◆ What you need to do:
**1)** According to the study text, what software was used for the statistical analyses?
**2)** Please transcribe the study text, beginning at the words "Between January 2019" and stopping after "analyzed (Figure 1).".

In the ESPB group, blocks were performed under sedoanalgesia before general anesthesia induction in the operating room. Following routine monitoring and premedication, the patients were placed in the sitting position. ESPB was performed under ultrasonographic guidance. The linear ultrasound transducer was placed in a longitudinal parasagittal orientation 3 cm lateral to the T7 spinous process. The erector spinae muscles were identified superficial to the tip of the T7 transverse process. The patient’s skin was anesthetized with 3 mL of 2% lidocaine subcutaneously. The tip of the 22 G needle was placed into the fascial plane on the deep (anterior) aspect of erector spinae muscle. The location of the needle tip was confirmed by visible fluid spread lifting the erector spinae muscle off the bony shadow of the transverse process on ultrasonographic imaging of the transverse process. A total of 20 mL of 0.5% bupivacaine was injected to this site. In addition, only in ESPB group, 0.1 mg/kg dexamethasone was administered intravenously. This block was performed by an anesthesiologist.
All patients qualified for PCNL had contrast-enhanced computed tomography performed before surgery. Briefly patients were operated in the supine position with the use of Amplatz dilators and sheaths. Patients were operated under general anesthesia. Perioperatively, 1.5 g cephalosporin (Cefuroxime) 2nd generation was used intravenously as antibiotic prophylaxis. Puncture and tract formation were performed by a urologist under fluoroscopic and ultrasonographic guidance. The formation of the tract was completed by insertion of a 30 Fr Amplatz sheath (Cook Medical). We used a 26 Fr rigid nephroscope (Storz) with ultrasound and a pneumatic lithotripter to disintegrate the stone. In case of an inaccessible (for rigid instrument) stone, we used a flexible optical cystonephroscope (CYF-5, Olympus) to retrieve the stone with a basket or disintegrated it with a holmium laser. At the end of the procedure, a re-entry Malecot (16 Fr) nephrostomy was inserted and maintained for 2 days. The procedure lasted approximately 90–120 min.

2.7. Statistical Analysis

All the continuous variables were checked for normality with the Kolmogorov–Smirnov test and for homogeneity of variance with Levene’s test. For variables with normal distribution, t-tests were applied. For continuous variables without normal distribution, the Mann–Whitney U-test was used. Statistics for categorical variables were computed with the chi-square test with Yates’s correction. p values < 5% were considered significant. Pearson correlation coefficients between continuous variables were computed. To assess the changes in VAS and MAP parameters, a multivariate general linear model was used (Hotelling’s test). To define the differences between subgroups, we used contrast analysis (planned comparisons). Variable VAS had lognormal distribution; thus, logarithmic transformation was performed before further analyses. After final analysis, the data were transformed backward to show the results in tables and graphs on an appropriate scale. Statistica 13 (Statsoft) was used for statistical analyses.

3. Results

Between January 2019 and May 2020, 112 patients with kidney stone disease were referred to our department to perform PCNL, 75 of whom were eligible for participation in the study and provided their informed consent. They were randomized to one of two groups. Randomization was performed with closed opaque envelopes with 1:1 allocation. The experimental group (group 1) consisted of patients who received ESPB right before general anesthesia and the control group (group 2) was without ESPB. After the surgery, seven patients were disqualified from the study. Finally, the first and the second group consisted of 34 patients for whom data were analyzed (Figure 1).

◆ Data section:
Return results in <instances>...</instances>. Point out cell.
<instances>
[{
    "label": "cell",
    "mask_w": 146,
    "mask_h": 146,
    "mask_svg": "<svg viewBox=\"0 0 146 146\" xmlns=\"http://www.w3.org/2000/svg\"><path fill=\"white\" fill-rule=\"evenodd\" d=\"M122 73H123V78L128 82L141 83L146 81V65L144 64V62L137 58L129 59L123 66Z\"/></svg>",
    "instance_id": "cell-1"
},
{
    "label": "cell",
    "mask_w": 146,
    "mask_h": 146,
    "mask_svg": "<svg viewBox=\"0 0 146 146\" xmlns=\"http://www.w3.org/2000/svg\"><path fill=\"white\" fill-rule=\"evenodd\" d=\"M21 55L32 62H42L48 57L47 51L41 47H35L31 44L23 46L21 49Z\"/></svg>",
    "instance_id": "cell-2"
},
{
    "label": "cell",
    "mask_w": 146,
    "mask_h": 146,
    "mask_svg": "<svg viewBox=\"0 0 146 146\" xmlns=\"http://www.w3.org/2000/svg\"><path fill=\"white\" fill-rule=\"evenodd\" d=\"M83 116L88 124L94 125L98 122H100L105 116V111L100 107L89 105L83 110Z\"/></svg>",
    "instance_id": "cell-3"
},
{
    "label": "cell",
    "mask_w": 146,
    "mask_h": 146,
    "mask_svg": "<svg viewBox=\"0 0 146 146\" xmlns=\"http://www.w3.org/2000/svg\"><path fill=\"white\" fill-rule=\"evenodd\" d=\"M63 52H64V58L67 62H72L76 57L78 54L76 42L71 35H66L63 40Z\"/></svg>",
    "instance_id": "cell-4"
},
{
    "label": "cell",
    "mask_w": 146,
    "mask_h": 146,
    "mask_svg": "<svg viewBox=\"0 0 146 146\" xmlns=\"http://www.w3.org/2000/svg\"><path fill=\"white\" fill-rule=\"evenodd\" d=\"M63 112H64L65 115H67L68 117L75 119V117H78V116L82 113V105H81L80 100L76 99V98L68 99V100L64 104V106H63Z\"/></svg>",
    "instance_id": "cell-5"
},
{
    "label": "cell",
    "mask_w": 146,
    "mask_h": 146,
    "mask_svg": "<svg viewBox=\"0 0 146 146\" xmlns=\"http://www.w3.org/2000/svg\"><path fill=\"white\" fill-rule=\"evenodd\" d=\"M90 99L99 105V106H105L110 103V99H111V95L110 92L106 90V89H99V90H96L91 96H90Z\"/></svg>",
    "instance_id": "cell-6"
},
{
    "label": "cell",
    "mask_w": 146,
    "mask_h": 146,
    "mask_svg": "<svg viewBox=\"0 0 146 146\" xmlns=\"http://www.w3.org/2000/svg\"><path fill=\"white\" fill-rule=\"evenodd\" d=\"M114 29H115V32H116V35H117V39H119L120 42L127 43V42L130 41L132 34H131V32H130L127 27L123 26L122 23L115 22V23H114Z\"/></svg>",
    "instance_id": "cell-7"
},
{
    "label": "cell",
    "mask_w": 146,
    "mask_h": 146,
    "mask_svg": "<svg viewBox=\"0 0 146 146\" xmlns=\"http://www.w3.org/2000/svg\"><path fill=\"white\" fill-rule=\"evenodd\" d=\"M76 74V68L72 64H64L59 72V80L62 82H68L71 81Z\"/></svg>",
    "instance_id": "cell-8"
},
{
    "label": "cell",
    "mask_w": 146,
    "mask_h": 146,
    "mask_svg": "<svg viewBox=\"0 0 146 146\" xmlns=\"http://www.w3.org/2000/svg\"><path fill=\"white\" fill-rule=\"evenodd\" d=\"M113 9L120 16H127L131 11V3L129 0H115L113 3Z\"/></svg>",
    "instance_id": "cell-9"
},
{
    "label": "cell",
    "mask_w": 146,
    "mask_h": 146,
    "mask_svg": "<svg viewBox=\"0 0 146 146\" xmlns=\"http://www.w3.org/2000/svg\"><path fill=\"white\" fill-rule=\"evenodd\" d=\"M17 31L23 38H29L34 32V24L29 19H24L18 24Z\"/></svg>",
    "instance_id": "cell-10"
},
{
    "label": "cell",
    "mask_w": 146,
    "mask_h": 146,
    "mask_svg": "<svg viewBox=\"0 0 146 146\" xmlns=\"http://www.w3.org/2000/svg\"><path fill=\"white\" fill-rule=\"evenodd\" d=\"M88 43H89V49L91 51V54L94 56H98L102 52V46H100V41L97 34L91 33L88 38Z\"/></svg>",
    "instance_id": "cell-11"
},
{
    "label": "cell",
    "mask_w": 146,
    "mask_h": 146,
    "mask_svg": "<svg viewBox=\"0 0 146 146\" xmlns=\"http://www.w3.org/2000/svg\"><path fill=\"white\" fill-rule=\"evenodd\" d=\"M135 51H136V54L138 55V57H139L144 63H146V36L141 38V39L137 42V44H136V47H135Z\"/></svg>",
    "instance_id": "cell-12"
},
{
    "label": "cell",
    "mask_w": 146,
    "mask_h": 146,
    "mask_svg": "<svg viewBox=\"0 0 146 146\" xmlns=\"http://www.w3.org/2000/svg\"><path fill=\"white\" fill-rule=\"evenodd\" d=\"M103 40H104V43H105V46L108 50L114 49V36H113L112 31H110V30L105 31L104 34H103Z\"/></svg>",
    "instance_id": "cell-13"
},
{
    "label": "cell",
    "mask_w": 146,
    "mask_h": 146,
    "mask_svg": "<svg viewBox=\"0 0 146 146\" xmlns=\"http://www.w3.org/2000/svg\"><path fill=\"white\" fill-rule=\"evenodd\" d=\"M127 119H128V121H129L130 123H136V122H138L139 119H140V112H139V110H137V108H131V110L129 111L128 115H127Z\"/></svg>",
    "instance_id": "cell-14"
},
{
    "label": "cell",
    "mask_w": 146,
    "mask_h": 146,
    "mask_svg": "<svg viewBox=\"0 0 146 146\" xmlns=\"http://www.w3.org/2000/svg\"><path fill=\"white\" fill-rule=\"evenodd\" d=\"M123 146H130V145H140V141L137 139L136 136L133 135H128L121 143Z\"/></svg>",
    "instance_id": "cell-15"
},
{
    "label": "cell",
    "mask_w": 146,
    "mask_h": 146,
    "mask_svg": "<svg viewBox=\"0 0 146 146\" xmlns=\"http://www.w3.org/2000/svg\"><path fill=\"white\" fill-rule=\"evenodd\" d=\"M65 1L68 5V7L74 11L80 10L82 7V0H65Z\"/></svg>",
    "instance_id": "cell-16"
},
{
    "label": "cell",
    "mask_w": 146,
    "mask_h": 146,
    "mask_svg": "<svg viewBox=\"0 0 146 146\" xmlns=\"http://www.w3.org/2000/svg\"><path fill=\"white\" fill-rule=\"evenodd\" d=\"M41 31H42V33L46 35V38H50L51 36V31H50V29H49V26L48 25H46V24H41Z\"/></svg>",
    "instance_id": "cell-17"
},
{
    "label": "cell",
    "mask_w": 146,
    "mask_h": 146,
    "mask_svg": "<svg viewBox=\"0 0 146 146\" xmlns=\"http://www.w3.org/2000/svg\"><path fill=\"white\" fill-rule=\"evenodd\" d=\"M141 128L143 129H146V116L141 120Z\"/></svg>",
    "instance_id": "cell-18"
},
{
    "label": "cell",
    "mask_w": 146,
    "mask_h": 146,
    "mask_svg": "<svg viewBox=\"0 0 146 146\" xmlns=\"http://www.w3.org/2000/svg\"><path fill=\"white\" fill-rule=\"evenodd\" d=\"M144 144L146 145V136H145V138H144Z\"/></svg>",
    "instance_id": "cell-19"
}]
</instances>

◆ Responses by item number:
**1)** Statistica 13 (Statsoft)

**2)**
Between January 2019 and May 2020, 112 patients with kidney stone disease were referred to our department to perform PCNL, 75 of whom were eligible for participation in the study and provided their informed consent. They were randomized to one of two groups. Randomization was performed with closed opaque envelopes with 1:1 allocation. The experimental group (group 1) consisted of patients who received ESPB right before general anesthesia and the control group (group 2) was without ESPB. After the surgery, seven patients were disqualified from the study. Finally, the first and the second group consisted of 34 patients for whom data were analyzed (Figure 1).